VOTRE TÂCHE: Selon la page sur le multilinguisme et l'économie, à quelle part du PIB suisse la valeur économique du multilinguisme est-elle estimée ?

PAGE:
* * * * *

Les premiers commerçants savaient déjà qu’ils devaient comprendre leurs clients pour produire un bon rendement économique malgré les différences linguistiques. Parmi eux se trouvait Marco Polo, le négociant multilingue prospère faisant des affaires de la Méditerranée à la Chine (The Conversation, février 2017). Dans un article publié récemment par le WEF, des chercheurs ont constaté que le multilinguisme est bon pour l’économie. Les pays qui cultivent activement différentes langues récoltent des fruits bien mûrs ! Allant du développement des exportations à une main-d’œuvre plus innovante. Le tout s’enchaîne !
Citée dans l’article, Gabrielle Hogan-Brun, chercheuse en études linguistiques à l’Université de Bristol, citant des données qui relient la croissance économique à la diversité linguistique, explique: «La langue est importante à l’échelle nationale et au niveau des petites entreprises».
Le journal académique australien The Conversation précise qu’en Suisse, par exemple, la valeur économique du multilinguisme est estimée à 10% du PIB du pays. En effet, dans de nombreuses entreprises et organisations, les employés étant multilingues, ils peuvent facilement communiquer et traiter avec différentes cultures, ce qui de nos jours, est une aubaine pour les affaires ! Avec quatre langues nationales: l’allemand, le français, l’italien et une ancienne langue latine appelée Romanche, c’est bien un des facteurs faisant de la Suisse…la Suisse !
Toujours selon The Conversation, Willy Brandt, l’ancien chancelier de la République Fédérale d’Allemagne, s’est exprimé sur le sujet de la façon la plus célèbre: «Si je vous vends, je parle votre langue. Mais si j’achète, dann müssen Sie Deutsch sprechen (alors vous devez parler allemand) !”. Par ailleurs, les chercheurs estiment que la Grande-Bretagne perd l’équivalent de 3,5% de son PIB chaque année, en raison des compétences linguistiques relativement faibles de sa population! Des études récentes ont montré qu’une entreprise américaine sur six est perdante en raison du manque de compétences linguistiques et de la sensibilisation culturelle de leur main-d’œuvre.

* * * * *

MATÉRIEL FOURNI:
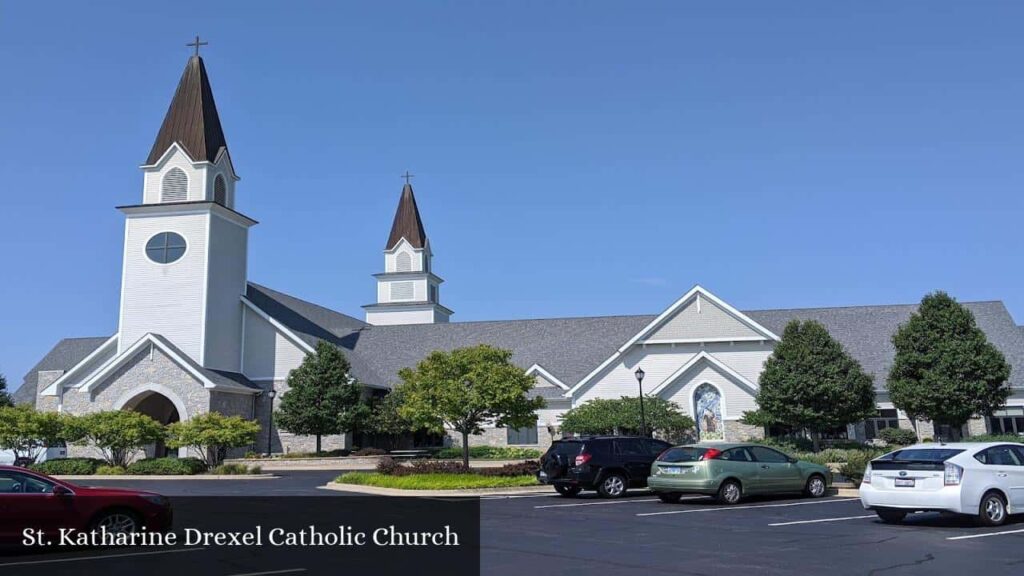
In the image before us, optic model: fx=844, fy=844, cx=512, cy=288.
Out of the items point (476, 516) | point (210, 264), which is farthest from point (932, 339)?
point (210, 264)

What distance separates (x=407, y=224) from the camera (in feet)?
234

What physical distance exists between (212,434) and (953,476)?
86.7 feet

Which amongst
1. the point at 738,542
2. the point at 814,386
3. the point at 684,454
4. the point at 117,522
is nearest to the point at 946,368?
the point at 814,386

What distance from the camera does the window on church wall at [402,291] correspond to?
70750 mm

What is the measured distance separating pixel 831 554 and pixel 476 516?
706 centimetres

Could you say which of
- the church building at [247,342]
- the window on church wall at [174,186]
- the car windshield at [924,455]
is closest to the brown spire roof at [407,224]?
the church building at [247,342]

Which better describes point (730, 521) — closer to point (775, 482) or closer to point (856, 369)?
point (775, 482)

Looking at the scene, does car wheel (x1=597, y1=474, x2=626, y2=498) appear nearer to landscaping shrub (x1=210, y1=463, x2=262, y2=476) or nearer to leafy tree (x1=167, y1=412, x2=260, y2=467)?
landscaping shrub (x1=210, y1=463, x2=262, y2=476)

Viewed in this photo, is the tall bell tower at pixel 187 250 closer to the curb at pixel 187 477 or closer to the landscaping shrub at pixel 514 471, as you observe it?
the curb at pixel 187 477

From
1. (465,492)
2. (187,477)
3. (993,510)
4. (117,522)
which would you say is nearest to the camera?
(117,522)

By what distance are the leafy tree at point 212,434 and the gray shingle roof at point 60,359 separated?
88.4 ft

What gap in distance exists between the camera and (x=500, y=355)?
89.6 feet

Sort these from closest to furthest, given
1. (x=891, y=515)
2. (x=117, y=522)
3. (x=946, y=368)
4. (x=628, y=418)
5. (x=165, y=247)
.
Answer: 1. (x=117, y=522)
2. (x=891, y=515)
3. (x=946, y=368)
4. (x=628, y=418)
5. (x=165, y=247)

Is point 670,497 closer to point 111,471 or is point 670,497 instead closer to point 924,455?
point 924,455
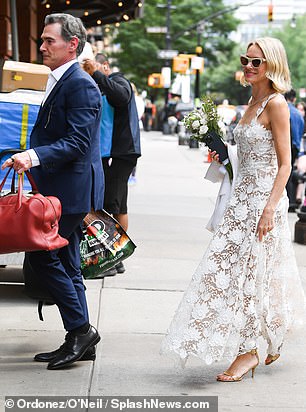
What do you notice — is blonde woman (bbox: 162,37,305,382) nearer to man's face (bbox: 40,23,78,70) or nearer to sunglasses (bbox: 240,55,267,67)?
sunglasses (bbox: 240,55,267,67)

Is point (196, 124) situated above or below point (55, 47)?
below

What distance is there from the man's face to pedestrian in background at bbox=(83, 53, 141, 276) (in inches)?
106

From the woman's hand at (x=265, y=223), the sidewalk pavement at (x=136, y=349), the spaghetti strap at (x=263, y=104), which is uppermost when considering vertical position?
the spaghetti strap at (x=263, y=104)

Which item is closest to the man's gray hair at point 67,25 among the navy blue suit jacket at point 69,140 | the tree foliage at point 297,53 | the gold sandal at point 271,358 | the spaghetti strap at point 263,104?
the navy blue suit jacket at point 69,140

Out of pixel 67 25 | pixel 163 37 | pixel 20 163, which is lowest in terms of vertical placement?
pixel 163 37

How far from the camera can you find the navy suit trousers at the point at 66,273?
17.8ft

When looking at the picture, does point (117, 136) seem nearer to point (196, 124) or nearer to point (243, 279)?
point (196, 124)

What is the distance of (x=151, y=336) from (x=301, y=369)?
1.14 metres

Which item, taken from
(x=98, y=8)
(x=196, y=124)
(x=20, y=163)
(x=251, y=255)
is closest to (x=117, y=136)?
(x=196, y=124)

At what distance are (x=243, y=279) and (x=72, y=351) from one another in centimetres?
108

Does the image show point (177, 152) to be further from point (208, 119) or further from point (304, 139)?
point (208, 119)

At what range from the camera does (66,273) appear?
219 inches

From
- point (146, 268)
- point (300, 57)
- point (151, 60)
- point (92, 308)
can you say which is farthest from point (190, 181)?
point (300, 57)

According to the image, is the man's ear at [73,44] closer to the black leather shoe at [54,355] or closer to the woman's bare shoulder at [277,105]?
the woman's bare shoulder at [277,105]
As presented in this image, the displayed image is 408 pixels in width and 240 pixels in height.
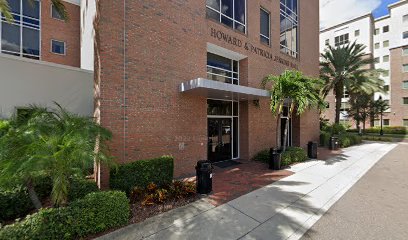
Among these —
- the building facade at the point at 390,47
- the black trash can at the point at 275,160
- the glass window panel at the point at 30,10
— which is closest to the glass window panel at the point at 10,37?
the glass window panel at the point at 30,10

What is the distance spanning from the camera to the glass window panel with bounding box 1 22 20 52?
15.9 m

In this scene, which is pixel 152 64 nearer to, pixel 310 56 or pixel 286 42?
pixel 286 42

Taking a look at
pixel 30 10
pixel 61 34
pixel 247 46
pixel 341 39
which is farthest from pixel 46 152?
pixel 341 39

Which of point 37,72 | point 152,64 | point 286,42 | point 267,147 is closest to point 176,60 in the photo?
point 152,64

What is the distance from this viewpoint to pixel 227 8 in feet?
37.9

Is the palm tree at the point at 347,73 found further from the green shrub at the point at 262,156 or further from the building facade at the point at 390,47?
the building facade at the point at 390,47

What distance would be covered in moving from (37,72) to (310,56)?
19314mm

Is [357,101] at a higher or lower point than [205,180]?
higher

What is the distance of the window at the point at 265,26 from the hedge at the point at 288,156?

* * * * *

SOLUTION COMPLÈTE: Elle est estimée à 10 % du PIB de la Suisse.